I didn't even need the Blue Sense to call him a liar; nobody went to a donut shop and walked out with just their coffee every time, no matter how good the coffee might be. I just nodded solemnly, like he had me totally convinced.

“What kind?” he asked.

“Maple dip.”


You’re
a maple dip,” he told me as I handed up the bag. He looked into it. “There’s a bite out of it.”

“Ghost did it.”

“Mmhmm. Remind me why I put up with you?”

“Your boss said you had to?” I guessed, beaming him my best smile. “Malashock owes me one. Besides, she likes me.” I shrugged. “She doesn’t
hate
me, anyway.”

 He rolled away the tension in his shoulder and studied the black water of the Welland canal. “Here to do your thing?”

I grimaced, and said reluctantly, “I was thinking about it, yeah.”

“This work the same as it did at the café?”

“Unfortunately for me, it’ll probably work better,” I said. “Impressions of violence stay pretty vibrant. You’ve got your scene
reconstruction sketched out, right?”

Schenk made an affirmative noise but made no move to show or tell me anything. I nodded once; I preferred not to know any details before I started. In this case I knew a little, but it would have to do. I removed my gloves and stuffed them in my pocket. The night air nipped at my sensitive hands and I felt it right through my knuckles.

“Now I tell you how it really happened,” I promised.

“Not too close,” he growled, hooking me by the hood of my parka.

“Gotta go where she went, Constable FunTimes. Not all the way, but…” I shot him a look up over my shoulder. “I
have
to
get close. That’s my job.”

He considered me for a long beat then released my hood. “I
don’t want to fish you out of the drink.”

I looked at the canal where another icy patch was just breaking up. “Yeah, that’d be bad.”

He did something with his right hand; I didn’t realize what he was up to until the handcuff closed in on my right wrist. He linked the other end to his left wrist with a jingling click.

“You’re pretty quick with those things,” I said. “Is magic your hobby?”

“Nope. Told you, I knit.” He smirked liked he was joking, but the Blue Sense disagreed; there was a thread of the truth, there.
Interesting.
But I’d investigate that later.
Horrible end-of-life stuff always comes first.
Because that’s how awesome my life is. I'm handcuffed to a giant cop, and my libido has nothing to say about it. Now I've seen everything.

I took a moment to pull cold air deep into my lungs and relax. Until this moment I hadn’t given much thought to Britney Wyatt as a
living, breathing person; I’m fairly good at staying emotionally detached during a case. I’d let my mind flit upon how cold her dive
into the canal would be in November, especially
this
brutal
November, but when the thoughts got too grim, I’d let my mind shy away and get clinical.

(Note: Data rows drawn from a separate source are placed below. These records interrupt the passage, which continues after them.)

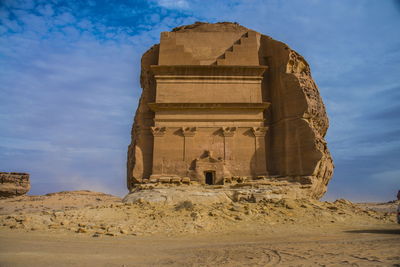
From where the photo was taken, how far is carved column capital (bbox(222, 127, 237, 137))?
18625 mm

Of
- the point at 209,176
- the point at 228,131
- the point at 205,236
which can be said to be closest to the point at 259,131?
the point at 228,131

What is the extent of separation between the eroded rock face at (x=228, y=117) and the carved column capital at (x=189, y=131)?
0.06 meters

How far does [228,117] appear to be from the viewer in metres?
19.0

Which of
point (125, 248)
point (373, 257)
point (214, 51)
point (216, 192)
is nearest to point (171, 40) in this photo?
point (214, 51)

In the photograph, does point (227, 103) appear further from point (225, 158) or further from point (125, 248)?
point (125, 248)

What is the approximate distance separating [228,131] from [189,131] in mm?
2488

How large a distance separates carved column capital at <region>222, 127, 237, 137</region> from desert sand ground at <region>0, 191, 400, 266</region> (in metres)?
5.51

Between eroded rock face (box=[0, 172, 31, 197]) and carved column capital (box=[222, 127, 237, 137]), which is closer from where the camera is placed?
carved column capital (box=[222, 127, 237, 137])

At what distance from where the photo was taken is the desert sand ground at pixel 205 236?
6496 mm

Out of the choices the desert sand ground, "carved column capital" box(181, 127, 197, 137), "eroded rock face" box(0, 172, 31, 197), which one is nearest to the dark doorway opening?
"carved column capital" box(181, 127, 197, 137)

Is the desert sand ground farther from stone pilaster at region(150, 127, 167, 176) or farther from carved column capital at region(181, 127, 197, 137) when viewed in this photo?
carved column capital at region(181, 127, 197, 137)

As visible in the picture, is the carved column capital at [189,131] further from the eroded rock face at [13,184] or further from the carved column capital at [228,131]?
the eroded rock face at [13,184]

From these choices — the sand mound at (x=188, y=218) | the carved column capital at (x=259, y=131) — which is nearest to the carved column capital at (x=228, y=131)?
the carved column capital at (x=259, y=131)

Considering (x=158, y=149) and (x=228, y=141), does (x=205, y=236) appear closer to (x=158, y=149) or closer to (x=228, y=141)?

There would be no shrinking back, now. If the Groping worked as well as I was expecting, I’d share whatever happened to her just
before
she went into the drink. If her boyfriend shoved her, I’d share her surprise, confusion, sense of betrayal. If something snagged her,
something unnatural, I’d share her terror, her desperation to escape it, her fight to live. I’d read disturbing things on objects many times
before. I’d Groped the wedding ring of Chief Deputy Neil
Dunnachie,
who had been accidentally raised as a zombie; I’d felt his unholy
hunger, his faint recollections of life, a bare trace of his own self
remaining trapped
under the strong urge to devour flesh, and his horrible, one-track thoughts (“
Eat wife. Eat Paula.”
). I’d Groped through the entire apartment of another Paula, Paula McKnight, survivor of a serial
killer, to find her when she’d gone missing from witness protection. I’d felt panic and hatred and despair. This wasn’t going to be any better, I feared.